Many people are prisoners to one or two or three experiences from their past. A tiny seed of bitterness turns into a forest of unforgiveness and what so many people fail to realize is that their unforgiveness doesn’t hurt the person who hurt them; it simply compounds the pain in their own hearts. We think that our unforgiveness will somehow cage the person who hurt us, but it only cages us.
Who do you need to forgive?
By definition, it won’t be someone who deserves it. It wouldn’t be grace if they deserved it. But if you have the courage to forgive them, it will set you free and you will recondition your heart in the process.
The concept and definition of forgiveness— “release” is found in the “scapegoat” practice of the Levitical priesthood.
21 He (the priest) will lay both of his hands on the goat’s head and confess over it all the wickedness, rebellion, and sins of the people of Israel. In this way, he will transfer the people’s sins (release) to the head of the goat. Then a man specially chosen for the task will drive the goat into the wilderness. – Leviticus 16:21 NLT
Below are truisms and principles about forgiveness. As you read through them, think of how you and the Holy Spirit will activate them into your relationships and encounters with others. Please think about other pithy statements which capture the essence of forgiveness. One definition of forgiveness, which I like is: “To release someone for their sin against you or another person you love.”
• Forgiveness is not forgetting •Forgiveness is remembering without an emotional pull back to vindictive anger, jealousy, rage, or bitterness. • Forgiveness means to release someone of their sin against you •Forgiveness does not depend on whether another confesses their sin.
• Forgiveness does not mean to immediately trust someone •Trust can be rebuilt, but it takes righteous actions demonstrated over a period of time. • In most cases, time without good behaviors only cements the wrong, deepening bitterness that becomes ingrained in our inner spirit.
• One can forgive someone yet still expect justice to be served. • Justice and forgiveness are not mutually exclusive.
• Forgiveness deals with our emotional response toward an offender.
• Forgiving a person is clearing his or her record with us and transferring the responsibility for any punishment to God, especially when justice within the courts is not meted out.

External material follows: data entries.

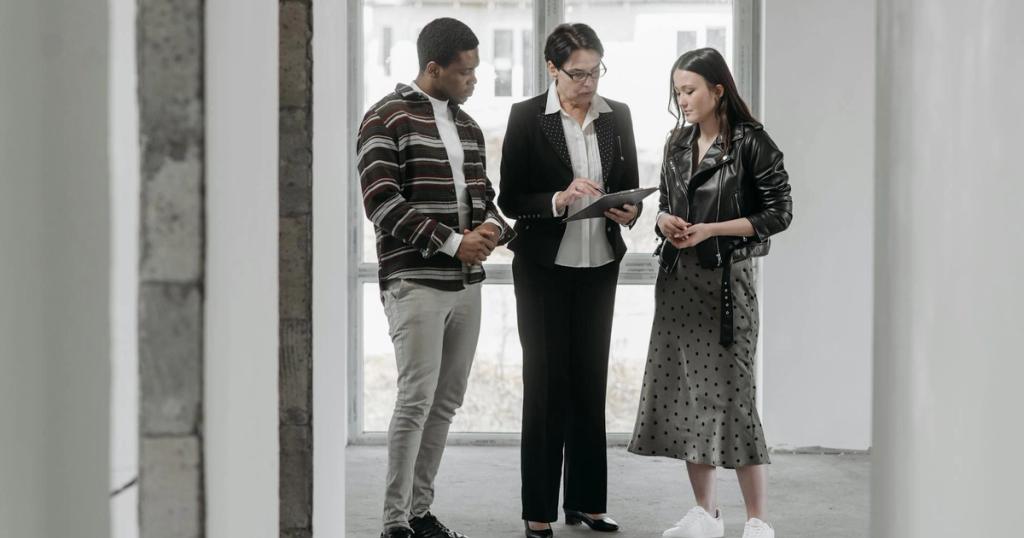 A real estate agent discusses property details with potential buyers during a house viewing.
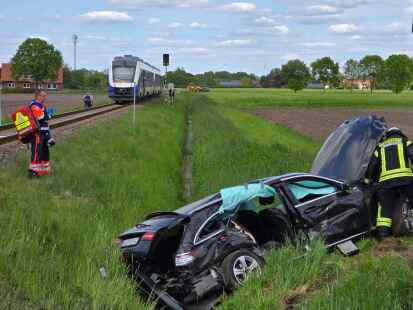 Bahnunfall in Rieste: Einsatzkräfte arbeiten an einem stark beschädigten Auto.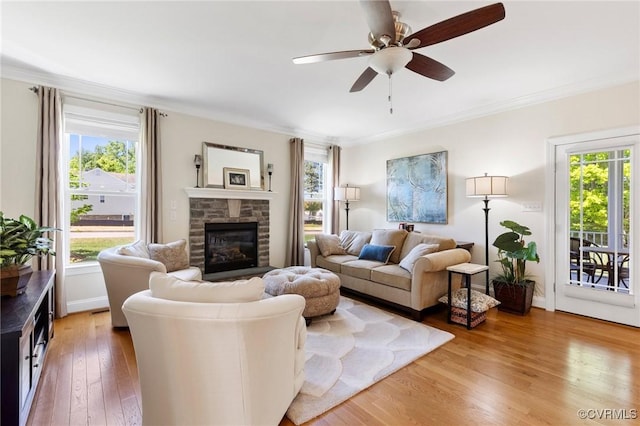 living room featuring light wood-style floors, ceiling fan, a stone fireplace, and a wealth of natural light
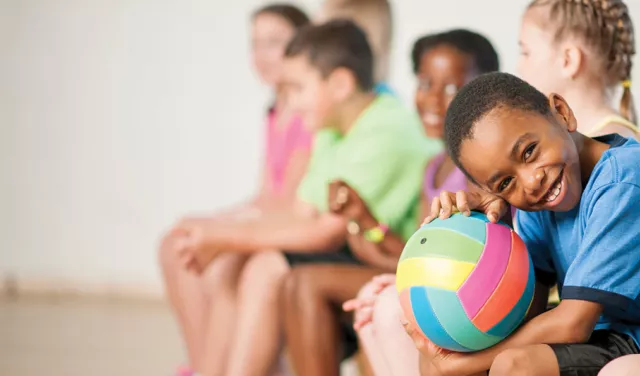 young boy holding a volleyball while sitting on the bench with his friends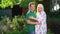 Happy couple expecting baby standing in garden in backyard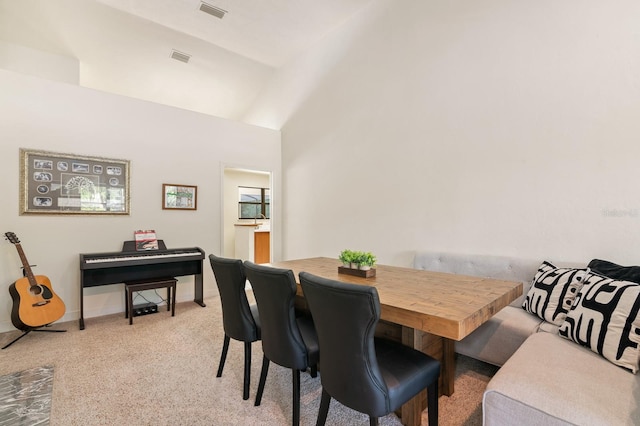 carpeted dining area with high vaulted ceiling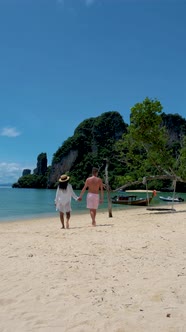 Couple Men and Woman on the Beach of Koh Hong Island Krabi Thailand Asian Woman and European Men on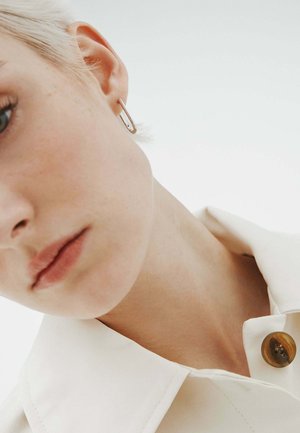 Primer plano de una persona con cabello corto rubio que lleva un arete en forma de alfiler de seguridad plateado y una camisa de color crema con un botón marrón.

• Forgiveness is a choice, a decision of your will. • Forgiveness is agreeing to live with the consequences of another person’s sin. • Forgive others for your sake so that you can be free.
• Do not wait for the other person to ask you for forgiveness. • Do not wait until you feel like forgiving.
• Sometimes when forgiveness is not extended the people who are offended transfer their bitterness to their kids, friends, and associates. Remembering hurtful things comes more natural to people than remembering good things done to them. Therefore, forgiveness is one of the most powerful antidotes to halting the destruction of relationships in the present and in the future. The sin of unforgiveness resulting in bitterness can prove to be worse than the original sin because it is passed on from generation to generation.
Putting Truth into Practice
#1 Choose and explain one to three statements above which mean the most to you. Why do they mean so much to you?
#2 Memorize Ephesians 4:32
#3 Pray out loud to the Lord God and say something like this, “Lord Jesus Christ I forgive ________________, and release ____________ for the wrong that ___________ did against me. I forgive him/her as You, Jesus Christ, have forgiven me.
Is there any person that you need to forgive?